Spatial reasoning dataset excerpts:
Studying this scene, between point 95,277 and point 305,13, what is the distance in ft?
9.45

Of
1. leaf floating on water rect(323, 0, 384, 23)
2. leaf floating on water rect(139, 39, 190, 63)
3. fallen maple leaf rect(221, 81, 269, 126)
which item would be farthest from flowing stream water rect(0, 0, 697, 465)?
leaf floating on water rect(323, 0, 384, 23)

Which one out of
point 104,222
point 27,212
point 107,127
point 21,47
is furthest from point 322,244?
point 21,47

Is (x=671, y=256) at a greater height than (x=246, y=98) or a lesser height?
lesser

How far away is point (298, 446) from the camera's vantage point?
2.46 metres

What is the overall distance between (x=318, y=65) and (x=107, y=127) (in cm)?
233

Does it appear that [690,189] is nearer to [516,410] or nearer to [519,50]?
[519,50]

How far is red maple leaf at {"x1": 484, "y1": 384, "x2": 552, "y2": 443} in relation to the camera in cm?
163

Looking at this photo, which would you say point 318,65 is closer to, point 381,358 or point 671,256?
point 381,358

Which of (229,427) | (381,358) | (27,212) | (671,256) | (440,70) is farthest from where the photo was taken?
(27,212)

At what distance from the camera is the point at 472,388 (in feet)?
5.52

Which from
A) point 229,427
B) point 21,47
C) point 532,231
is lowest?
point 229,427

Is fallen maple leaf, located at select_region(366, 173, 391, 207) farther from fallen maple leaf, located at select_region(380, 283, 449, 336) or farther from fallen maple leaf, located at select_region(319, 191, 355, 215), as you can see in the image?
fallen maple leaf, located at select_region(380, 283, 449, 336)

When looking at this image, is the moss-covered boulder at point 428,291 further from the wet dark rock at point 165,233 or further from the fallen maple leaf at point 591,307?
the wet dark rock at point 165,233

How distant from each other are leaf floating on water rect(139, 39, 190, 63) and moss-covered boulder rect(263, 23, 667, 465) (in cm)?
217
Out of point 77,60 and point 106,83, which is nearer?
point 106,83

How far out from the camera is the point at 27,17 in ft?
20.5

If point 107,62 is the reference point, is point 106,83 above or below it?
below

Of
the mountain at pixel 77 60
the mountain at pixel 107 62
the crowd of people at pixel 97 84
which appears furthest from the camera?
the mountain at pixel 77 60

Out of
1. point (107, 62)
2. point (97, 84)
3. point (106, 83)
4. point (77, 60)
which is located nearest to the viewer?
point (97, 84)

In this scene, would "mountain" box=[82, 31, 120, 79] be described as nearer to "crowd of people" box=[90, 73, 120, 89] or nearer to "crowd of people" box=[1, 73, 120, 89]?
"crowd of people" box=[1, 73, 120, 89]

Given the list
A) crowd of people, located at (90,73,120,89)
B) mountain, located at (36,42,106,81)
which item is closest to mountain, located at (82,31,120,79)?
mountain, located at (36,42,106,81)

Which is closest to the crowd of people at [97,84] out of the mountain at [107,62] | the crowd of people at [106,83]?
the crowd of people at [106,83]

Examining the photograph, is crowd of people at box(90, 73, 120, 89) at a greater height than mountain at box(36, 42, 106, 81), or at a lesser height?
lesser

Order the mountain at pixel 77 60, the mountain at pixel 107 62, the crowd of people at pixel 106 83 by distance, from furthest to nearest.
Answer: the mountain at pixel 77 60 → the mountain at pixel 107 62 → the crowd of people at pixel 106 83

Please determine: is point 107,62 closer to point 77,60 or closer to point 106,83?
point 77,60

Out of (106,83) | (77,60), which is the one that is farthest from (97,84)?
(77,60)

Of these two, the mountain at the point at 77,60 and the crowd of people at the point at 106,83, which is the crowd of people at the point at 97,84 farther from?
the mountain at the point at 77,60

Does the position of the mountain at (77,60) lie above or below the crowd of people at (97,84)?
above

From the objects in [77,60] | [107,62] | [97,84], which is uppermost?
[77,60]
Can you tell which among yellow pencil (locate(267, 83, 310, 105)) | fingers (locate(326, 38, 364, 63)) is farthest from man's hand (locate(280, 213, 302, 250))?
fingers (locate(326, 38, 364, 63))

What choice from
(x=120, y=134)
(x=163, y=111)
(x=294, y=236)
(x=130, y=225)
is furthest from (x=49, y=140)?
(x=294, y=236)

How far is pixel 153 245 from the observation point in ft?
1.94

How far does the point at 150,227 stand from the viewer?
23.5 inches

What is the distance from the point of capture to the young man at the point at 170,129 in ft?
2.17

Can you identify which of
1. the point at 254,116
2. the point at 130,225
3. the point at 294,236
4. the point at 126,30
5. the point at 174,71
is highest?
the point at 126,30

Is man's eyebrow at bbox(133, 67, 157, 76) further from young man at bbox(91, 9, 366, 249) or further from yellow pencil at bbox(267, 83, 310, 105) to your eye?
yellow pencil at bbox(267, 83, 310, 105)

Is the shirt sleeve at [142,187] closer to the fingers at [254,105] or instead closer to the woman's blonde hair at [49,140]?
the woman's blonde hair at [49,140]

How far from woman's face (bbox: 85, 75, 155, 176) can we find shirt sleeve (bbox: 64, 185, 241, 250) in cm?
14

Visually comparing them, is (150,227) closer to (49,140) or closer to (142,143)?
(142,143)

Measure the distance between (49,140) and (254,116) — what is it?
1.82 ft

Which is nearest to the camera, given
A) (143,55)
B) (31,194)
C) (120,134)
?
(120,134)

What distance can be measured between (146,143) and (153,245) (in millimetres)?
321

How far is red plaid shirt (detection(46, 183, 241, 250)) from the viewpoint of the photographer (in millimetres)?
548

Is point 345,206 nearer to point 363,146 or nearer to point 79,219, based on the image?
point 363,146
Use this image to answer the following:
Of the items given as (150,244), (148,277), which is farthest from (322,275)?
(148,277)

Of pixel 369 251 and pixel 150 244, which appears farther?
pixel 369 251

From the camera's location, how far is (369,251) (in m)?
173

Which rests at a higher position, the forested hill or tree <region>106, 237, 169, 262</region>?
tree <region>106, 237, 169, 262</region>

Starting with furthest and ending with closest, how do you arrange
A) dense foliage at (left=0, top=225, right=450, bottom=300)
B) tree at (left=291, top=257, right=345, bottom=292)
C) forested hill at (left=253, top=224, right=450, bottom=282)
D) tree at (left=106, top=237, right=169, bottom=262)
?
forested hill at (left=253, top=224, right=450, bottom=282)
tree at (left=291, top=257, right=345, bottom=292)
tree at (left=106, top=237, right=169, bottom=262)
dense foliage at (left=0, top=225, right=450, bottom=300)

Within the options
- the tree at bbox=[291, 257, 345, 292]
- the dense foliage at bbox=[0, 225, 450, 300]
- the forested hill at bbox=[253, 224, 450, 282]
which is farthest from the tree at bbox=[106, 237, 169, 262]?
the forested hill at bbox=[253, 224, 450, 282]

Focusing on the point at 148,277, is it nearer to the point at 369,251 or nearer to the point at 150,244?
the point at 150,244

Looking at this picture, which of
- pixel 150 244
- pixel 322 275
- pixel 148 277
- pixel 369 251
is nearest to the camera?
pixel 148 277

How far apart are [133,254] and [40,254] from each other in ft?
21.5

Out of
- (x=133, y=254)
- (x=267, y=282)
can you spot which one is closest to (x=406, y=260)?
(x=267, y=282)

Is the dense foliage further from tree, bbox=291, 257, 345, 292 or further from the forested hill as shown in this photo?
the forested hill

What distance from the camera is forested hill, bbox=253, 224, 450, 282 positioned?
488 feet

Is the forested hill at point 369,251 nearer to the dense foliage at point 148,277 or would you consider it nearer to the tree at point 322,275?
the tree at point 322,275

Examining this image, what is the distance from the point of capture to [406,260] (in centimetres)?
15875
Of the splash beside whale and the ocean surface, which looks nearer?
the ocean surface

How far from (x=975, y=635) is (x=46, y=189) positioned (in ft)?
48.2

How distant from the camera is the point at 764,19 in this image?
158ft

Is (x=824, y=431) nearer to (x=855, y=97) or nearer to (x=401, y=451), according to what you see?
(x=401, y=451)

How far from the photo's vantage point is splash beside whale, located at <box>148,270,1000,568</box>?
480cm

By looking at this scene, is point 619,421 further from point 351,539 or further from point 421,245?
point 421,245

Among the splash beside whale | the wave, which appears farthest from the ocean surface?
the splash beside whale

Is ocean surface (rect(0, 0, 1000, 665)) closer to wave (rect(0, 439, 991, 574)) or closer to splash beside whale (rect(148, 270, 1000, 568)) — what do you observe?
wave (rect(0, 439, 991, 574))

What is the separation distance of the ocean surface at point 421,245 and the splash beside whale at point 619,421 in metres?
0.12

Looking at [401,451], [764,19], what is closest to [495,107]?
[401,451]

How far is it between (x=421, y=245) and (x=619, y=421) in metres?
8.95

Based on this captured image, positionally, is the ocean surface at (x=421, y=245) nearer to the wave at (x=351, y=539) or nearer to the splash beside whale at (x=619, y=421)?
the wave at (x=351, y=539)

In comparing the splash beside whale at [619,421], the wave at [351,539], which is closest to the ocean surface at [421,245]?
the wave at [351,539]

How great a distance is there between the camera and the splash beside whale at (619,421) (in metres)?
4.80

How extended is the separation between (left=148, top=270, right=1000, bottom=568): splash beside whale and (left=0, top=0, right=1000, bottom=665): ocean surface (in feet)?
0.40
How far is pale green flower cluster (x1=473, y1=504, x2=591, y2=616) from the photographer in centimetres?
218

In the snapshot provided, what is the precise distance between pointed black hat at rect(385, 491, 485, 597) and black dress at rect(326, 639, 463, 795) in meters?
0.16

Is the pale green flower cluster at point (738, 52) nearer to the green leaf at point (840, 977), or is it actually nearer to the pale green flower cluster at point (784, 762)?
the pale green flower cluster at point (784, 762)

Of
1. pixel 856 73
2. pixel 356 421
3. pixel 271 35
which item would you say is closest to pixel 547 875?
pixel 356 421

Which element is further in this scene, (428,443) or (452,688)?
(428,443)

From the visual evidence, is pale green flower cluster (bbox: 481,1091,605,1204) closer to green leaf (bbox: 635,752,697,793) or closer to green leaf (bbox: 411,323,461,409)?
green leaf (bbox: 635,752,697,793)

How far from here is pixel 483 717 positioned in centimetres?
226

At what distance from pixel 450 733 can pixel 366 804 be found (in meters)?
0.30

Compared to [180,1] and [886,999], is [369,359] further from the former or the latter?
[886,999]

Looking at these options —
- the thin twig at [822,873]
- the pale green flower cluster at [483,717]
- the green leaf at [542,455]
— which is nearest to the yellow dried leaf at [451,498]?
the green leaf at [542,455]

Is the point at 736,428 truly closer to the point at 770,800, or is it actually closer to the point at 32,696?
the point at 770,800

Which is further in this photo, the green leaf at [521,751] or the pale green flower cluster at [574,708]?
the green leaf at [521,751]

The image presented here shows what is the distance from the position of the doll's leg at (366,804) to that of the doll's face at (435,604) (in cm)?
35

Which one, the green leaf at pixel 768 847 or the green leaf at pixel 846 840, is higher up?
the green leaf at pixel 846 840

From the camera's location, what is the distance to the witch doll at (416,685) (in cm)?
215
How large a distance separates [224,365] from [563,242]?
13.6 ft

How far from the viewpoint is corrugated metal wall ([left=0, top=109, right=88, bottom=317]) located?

**Challenge**
Take the line that contains "Is the pale" and every line after it through the end of the listing above, and repeat them exactly.

**Finished answer**
Is the pale green flower cluster at point (738, 52) nearer to the green leaf at point (840, 977), or is it actually nearer to the pale green flower cluster at point (784, 762)?
the pale green flower cluster at point (784, 762)

Of
1. pixel 856 73
2. pixel 356 421
3. pixel 271 35
which item would you say is closest to pixel 547 875?
pixel 356 421

Which element is further in this scene, (428,443) or (452,688)?
(428,443)

From the visual evidence, is pale green flower cluster (bbox: 481,1091,605,1204) closer to green leaf (bbox: 635,752,697,793) or closer to green leaf (bbox: 411,323,461,409)?
green leaf (bbox: 635,752,697,793)

How far from here is pixel 483 717 positioned in centimetres?
226

At what distance from pixel 450 733 can pixel 366 804 be found (in meters)?
0.30

Compared to [180,1] and [886,999], is [369,359] further from the former or the latter?
[886,999]

Looking at these options —
- the thin twig at [822,873]
- the pale green flower cluster at [483,717]
- the green leaf at [542,455]
— which is nearest to the yellow dried leaf at [451,498]?
the green leaf at [542,455]

Is the point at 736,428 truly closer to the point at 770,800, or is it actually closer to the point at 32,696?
the point at 770,800

Which is further in this photo, the green leaf at [521,751] or the pale green flower cluster at [574,708]?
the green leaf at [521,751]

The image presented here shows what is the distance from the position of the doll's leg at (366,804) to that of the doll's face at (435,604) (in cm)?
35

Which one, the green leaf at pixel 768 847 or the green leaf at pixel 846 840, is higher up?
the green leaf at pixel 846 840

From the camera's location, what is the distance to the witch doll at (416,685) (in cm)?
215
How large a distance separates [224,365] from [563,242]?
13.6 ft

How far from the viewpoint is corrugated metal wall ([left=0, top=109, right=88, bottom=317]) located?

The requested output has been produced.